The other two books are about what happens after the end. They expand outwards from the small community of Kinraddie where Sunset Song is set. In Cloud Howe Chris marries again and moves to Segget, a larger community. Her husband is the minister and this is a difficult position for both him and Chris, as it places them a little outside their class and community. Robert is an idealist, where Chris is a realist, though her realism is not everyone’s. There is a sense of desperate need for positive change in this book. The central paradox of the trilogy is that this is seen as a doomed mission but one it is vital to embark on. Or at least, Chris’s husband and son find it so. Chris is the real grown-up of the trilogy, able to face reality without placebos like religion and politics. This could be a bit of a tiresome stereotype, shutting women out from the important things while, as consolation prize, suggesting that they’re the more mature for this exclusion. Chris isn’t a boring grown-up to the more interesting men, though. We enter into both mindsets but Chris is the centre. This book is where I decided that I loved the trilogy, because Gibbon is committed. He wants a solution but he doesn’t pretend there is one. The biggest flaw in the trilogy is the presentation of the political ignorance and callousness of the majority. It’s too two-dimensional. In another book it would be a big problem for me but it’s surrounded by enough that’s real.

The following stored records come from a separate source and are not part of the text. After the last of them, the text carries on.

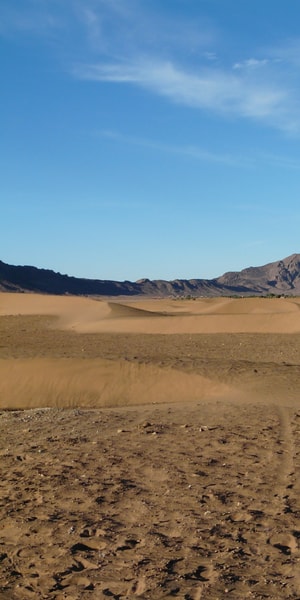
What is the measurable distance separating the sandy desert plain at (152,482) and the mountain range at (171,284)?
65.9 metres

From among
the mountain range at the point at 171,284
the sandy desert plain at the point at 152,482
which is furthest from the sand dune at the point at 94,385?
the mountain range at the point at 171,284

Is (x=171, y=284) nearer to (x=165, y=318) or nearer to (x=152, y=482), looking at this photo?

In Grey Granite Gibbon moves Chris and her son Ewan to a city and really goes for the political stuff. Ewan is not unlikeable but chillingly distant from everyday emotional concerns. When he becomes a Communist it’s a way of becoming human for him, in a way, as he finally identifies as one of everyone else, but we soon see that he’s just as distant as ever really. The flaws of social reform and political ideals are clear here. With Ewan’s quest for justice and equality we have a sense of passion for something even he knows is hopeless. His politics are, apparently, the author’s, but one doesn’t feel these can have provided Gibbon with much consolation. Chris has lost her ability to invest in anyone romantically, to feel really close to anyone. To experience others is important but ultimately one is alone. In a way her life is over in this book, but in another way it’s about how life goes on even when your life is over. There is no real end.
I think this is a book you have to be willing to commit to despite its flaws. Otherwise it would probably seem torrid. But I felt like the author committed to it and that meant a lot. This trilogy creates an impressive sense of progressive experience that comes from that commitment.